Stored data entries
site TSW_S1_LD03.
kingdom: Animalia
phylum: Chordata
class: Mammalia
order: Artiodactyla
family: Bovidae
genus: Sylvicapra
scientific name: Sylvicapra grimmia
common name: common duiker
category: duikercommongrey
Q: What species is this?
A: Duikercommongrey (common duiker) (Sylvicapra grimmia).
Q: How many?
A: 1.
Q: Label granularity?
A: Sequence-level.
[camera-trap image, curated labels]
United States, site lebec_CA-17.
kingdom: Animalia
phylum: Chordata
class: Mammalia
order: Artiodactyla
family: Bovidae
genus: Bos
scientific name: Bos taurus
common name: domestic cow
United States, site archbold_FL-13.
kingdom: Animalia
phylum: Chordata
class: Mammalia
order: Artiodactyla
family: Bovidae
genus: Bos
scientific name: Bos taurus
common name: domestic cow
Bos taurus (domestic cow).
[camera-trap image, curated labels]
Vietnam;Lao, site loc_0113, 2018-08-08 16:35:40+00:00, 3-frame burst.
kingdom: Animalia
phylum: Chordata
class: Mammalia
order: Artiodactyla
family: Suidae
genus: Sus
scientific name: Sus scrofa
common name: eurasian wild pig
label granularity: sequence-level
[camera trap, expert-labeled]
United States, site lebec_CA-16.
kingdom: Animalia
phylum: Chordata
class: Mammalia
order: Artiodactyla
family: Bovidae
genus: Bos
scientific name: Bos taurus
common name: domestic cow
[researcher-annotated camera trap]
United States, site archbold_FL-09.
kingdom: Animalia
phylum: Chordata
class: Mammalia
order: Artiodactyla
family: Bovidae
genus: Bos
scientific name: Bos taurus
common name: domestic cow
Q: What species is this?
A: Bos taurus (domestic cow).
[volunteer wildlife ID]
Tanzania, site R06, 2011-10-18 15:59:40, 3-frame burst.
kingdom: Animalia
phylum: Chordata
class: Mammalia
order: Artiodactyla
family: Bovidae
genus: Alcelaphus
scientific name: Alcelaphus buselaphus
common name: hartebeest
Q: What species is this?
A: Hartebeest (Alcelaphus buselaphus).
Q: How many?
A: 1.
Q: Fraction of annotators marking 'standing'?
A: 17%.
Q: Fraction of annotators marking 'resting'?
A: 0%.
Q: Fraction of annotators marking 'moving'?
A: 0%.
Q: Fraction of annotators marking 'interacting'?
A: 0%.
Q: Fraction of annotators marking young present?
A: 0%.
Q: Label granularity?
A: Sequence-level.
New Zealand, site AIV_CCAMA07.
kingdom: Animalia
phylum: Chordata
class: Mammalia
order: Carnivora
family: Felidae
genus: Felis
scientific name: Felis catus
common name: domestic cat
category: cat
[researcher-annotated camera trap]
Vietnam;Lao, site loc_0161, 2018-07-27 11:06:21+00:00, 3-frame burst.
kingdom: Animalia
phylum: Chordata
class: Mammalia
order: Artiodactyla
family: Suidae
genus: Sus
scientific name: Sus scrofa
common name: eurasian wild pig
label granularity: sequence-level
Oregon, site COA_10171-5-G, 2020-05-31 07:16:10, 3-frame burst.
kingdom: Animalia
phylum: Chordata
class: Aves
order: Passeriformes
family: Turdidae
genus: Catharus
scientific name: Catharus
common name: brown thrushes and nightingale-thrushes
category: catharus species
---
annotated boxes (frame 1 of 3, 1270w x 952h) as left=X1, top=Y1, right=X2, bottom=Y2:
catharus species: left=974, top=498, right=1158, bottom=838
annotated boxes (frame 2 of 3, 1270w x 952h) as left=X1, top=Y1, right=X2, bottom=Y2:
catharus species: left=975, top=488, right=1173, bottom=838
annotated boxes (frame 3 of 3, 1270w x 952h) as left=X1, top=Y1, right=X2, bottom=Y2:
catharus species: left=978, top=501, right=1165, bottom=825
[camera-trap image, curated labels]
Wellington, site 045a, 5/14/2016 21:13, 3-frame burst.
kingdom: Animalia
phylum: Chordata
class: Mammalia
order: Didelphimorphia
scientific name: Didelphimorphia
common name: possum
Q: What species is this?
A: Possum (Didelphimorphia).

● **WORK ORDER**:
Scan the data for lines containing "annotators" and copy all of them.

● **SOLUTION TO THIS PROBLEM**:
Q: Fraction of annotators marking 'standing'?
Q: Fraction of annotators marking 'resting'?
Q: Fraction of annotators marking 'moving'?
Q: Fraction of annotators marking 'interacting'?
Q: Fraction of annotators marking young present?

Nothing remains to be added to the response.